◆ **Extracted data**
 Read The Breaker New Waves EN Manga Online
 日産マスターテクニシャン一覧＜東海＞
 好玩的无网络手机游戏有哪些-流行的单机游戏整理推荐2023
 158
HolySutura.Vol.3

...

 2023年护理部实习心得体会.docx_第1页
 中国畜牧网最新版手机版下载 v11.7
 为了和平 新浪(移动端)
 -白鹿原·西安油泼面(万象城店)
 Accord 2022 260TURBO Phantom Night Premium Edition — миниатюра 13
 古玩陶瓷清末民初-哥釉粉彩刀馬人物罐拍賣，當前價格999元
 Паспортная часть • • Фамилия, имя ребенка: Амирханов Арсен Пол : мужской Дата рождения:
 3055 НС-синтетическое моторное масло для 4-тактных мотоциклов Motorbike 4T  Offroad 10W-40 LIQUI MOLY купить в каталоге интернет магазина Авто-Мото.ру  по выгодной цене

--

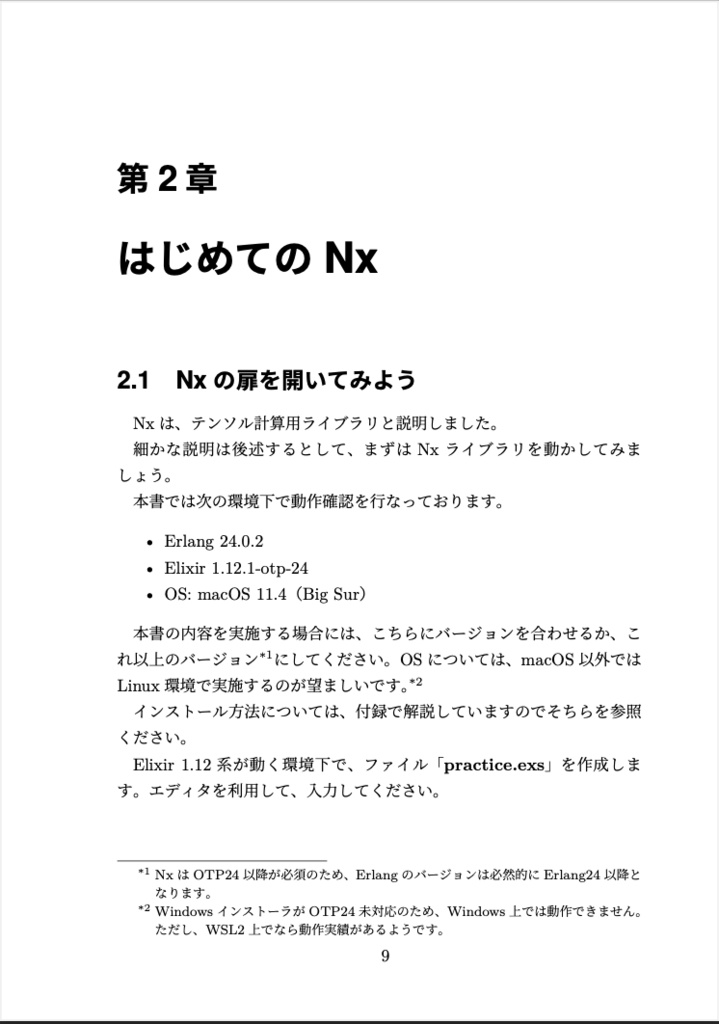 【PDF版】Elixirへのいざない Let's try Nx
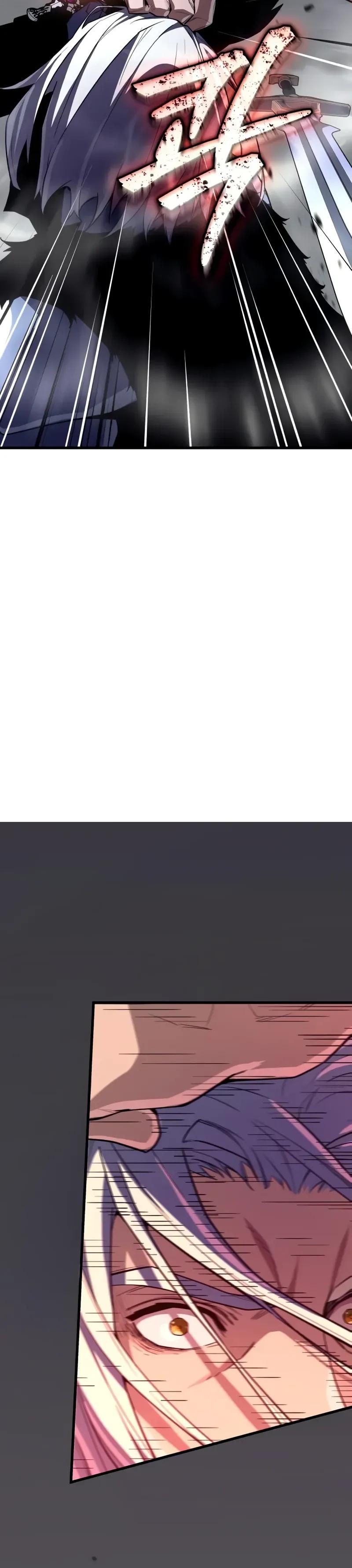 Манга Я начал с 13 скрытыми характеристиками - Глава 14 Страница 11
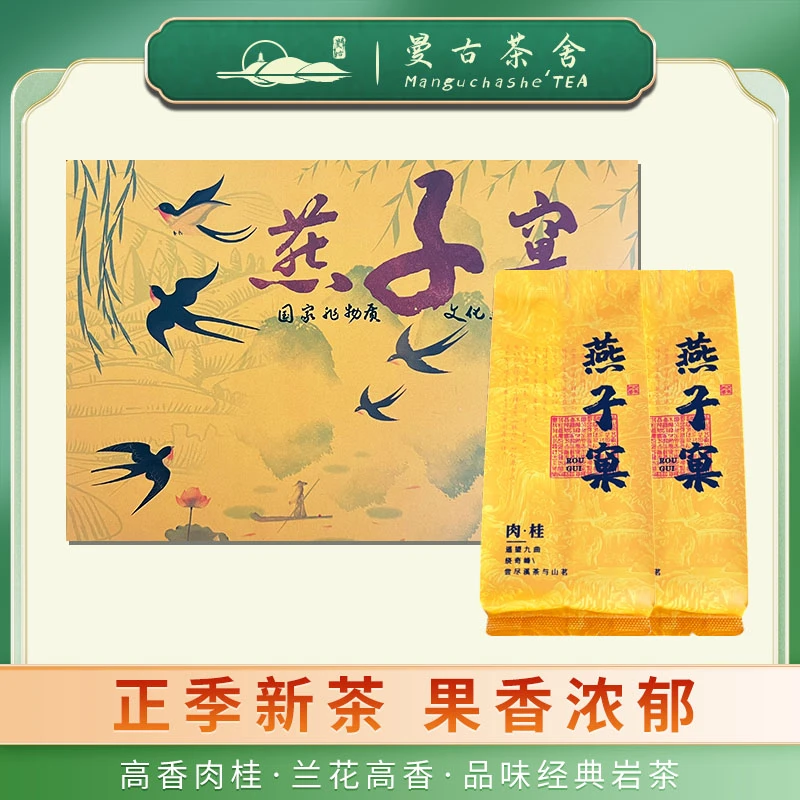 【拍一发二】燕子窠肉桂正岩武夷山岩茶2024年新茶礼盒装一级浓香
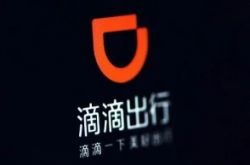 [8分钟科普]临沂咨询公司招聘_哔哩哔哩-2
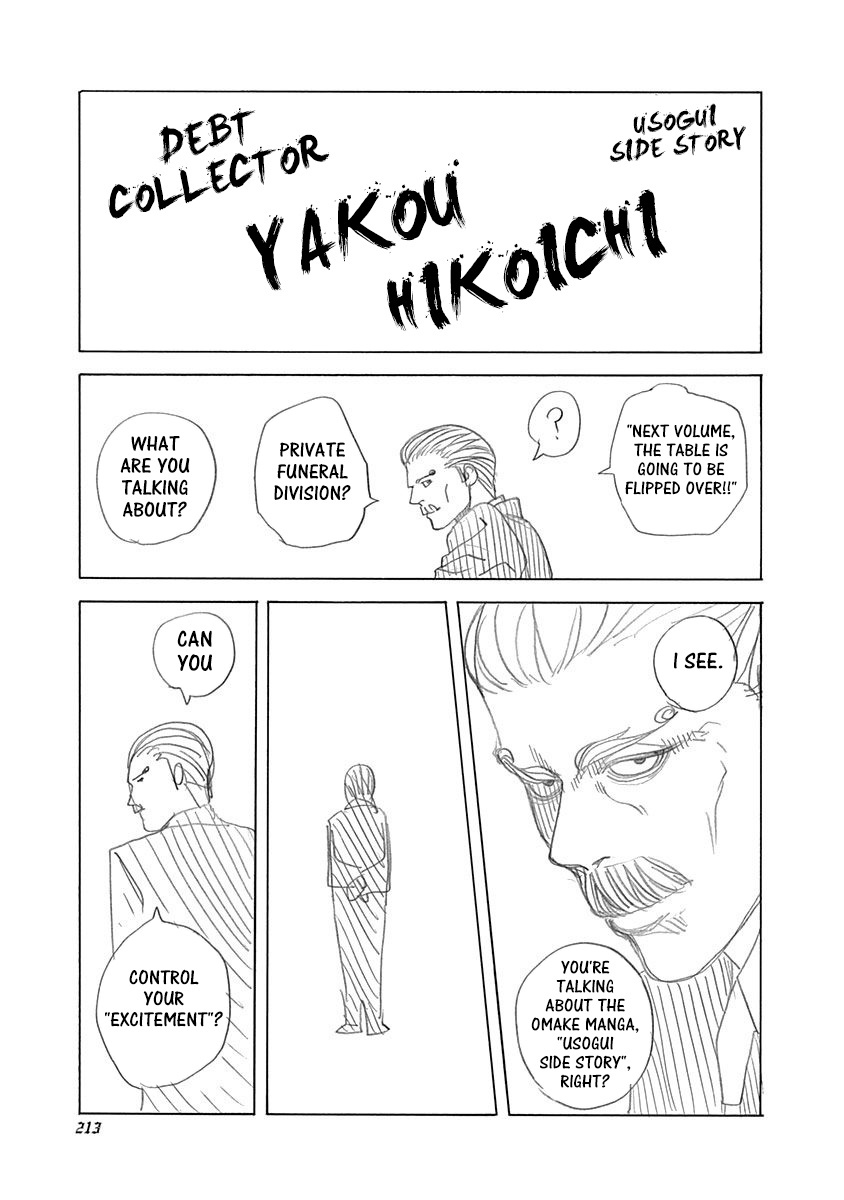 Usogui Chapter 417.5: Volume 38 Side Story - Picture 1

◆ **Problem description**
Start with the line above that contains "Read The Breaker New Waves EN Manga Online" and stop after the line that contains "HolySutura.Vol.3". Output those lines exactly, and only those.

◆ **Result of this exercise**
 Read The Breaker New Waves EN Manga Online
 日産マスターテクニシャン一覧＜東海＞
 好玩的无网络手机游戏有哪些-流行的单机游戏整理推荐2023
 158
HolySutura.Vol.3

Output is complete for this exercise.